PyPy and JIT Compiling

1 minute read

Updated:

I’ve been hearing about PyPy for a while now and how it’s 8-17 times faster than CPython. I finally sat down and spent some time to read up on this.

What is PyPy

The default and most common interpreter is CPython. It’s the one that’s shipped with python installations. It’s called “C” because it’s written in C. Very badly named but it is what it is.

PyPY is a alternative python interpreter. It, too, is named because of the language it’s written in, Python.

It’s a popular alternative interpreter that’s started development to solve the performance issues with data science libraries, like matplotlib and numpy.

How Can It Be Faster Than CPython

Language the Compiler is Written in Doesn’t Matter

CPython is written in C, then compiled to machine-code. The machine code executable then runs and interprets the python source code.

PyPy is written Python (not actually but close enough for our discussion) and produces a machine-code executable. The executable then runs and interprets the source code.

Do you see a difference? The language the compiler is written in doesn’t matter because the compiler is the product.
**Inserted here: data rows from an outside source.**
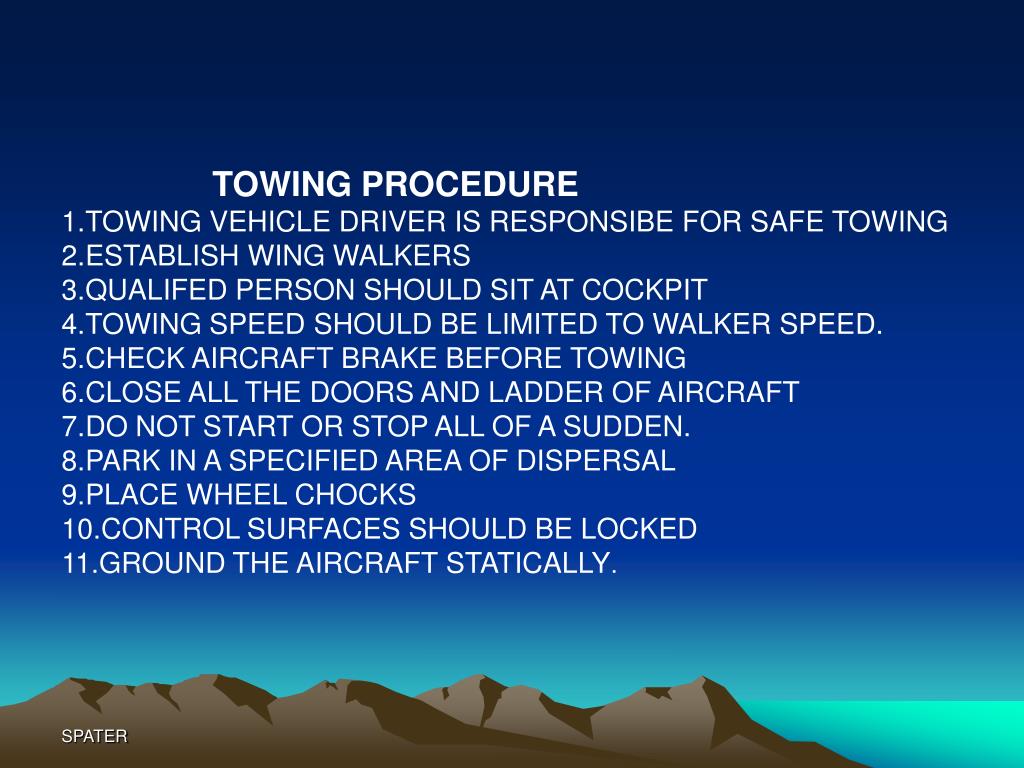 TOWING PROCEDURE
1.TOWING VEHICLE DRIVER IS RESPONSIBE FOR SAFE TOWING
2.ESTABLISH WING WALKERS
3.QUALIFED PERSON SHOULD SIT AT COCKPIT
4.TOWING SPEED SHOULD BE LIMITED TO WALKER SPEED.
5.CHECK AIRCRAFT BRAKE BEFORE TOWING
6.CLOSE ALL THE DOORS AND LADDER OF AIRCRAFT
7.DO NOT START OR STOP ALL OF A SUDDEN.
8.PARK IN A SPECIFIED AREA OF DISPERSAL
9.PLACE WHEEL CHOCKS
10.CONTROL SURFACES SHOULD BE LOCKED
11.GROUND THE AIRCRAFT STATICALLY.

SPATER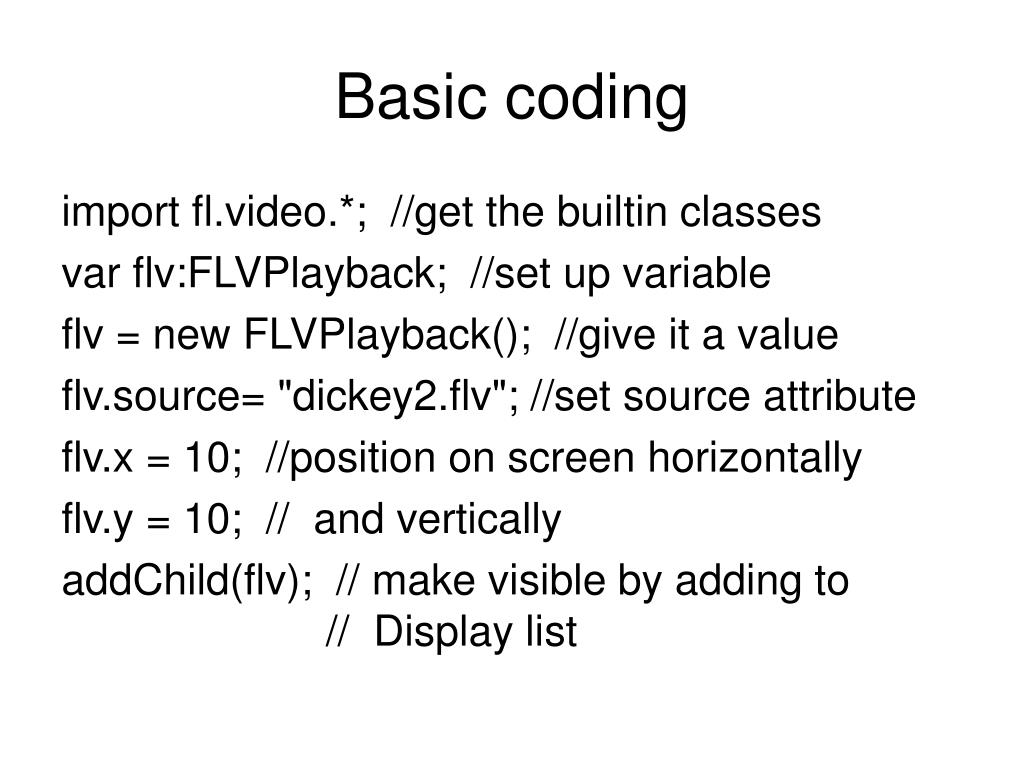 Basic coding

import fl.video.*; //get the builtin classes
var flv:FLVPlayback; //set up variable
flv = new FLVPlayback(); //give it a value
flv.source= "dickey2.flv"; //set source attribute
flv.x = 10; //position on screen horizontally
flv.y = 10; // and vertically
addChild(flv); // make visible by adding to
// Display list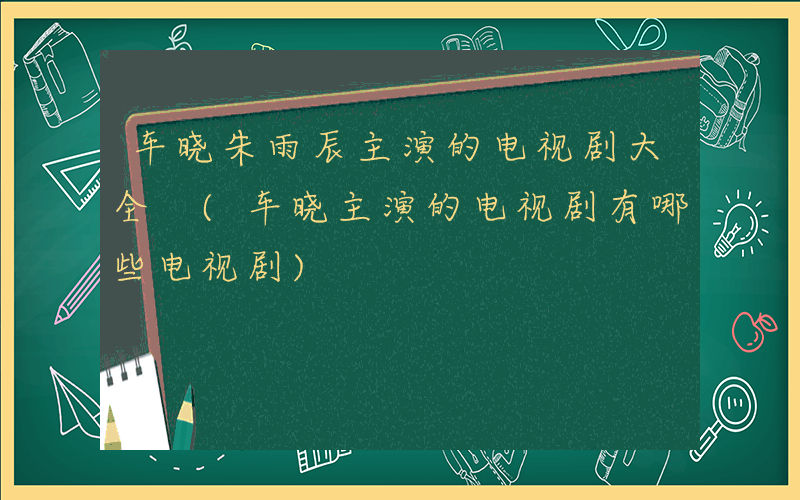 车晓朱雨辰主演的电视剧大全 （车晓主演的电视剧有哪些电视剧）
Sure, it might take you a minute to compile CPython and 10 minutes for PyPy but that doesn’t matter during runtime.

Runtime Differences

The difference in performance comes during runtime. CPython reads python source and produces byte code. This is just a form that’s more easily parsed by the runtime. Code is parsed into an Abstract Syntax Tree, functions are references, constants can be inlined, etc. It’s a very light layer of processing. After this, the source code is interpreted as the user executes programs.

PyPy also produces byte code. The difference is a Just-In-Time (JIT) compiler. During runtime, it’s continually analyzing access patterns and optimizing. Maybe there’s a conditional that’s always being called and can be speed up with inlining, to reduce accesses (I don’t really know compiler theory, bear with me). The gist is that it’s using source code + runtime data to determine optimizations.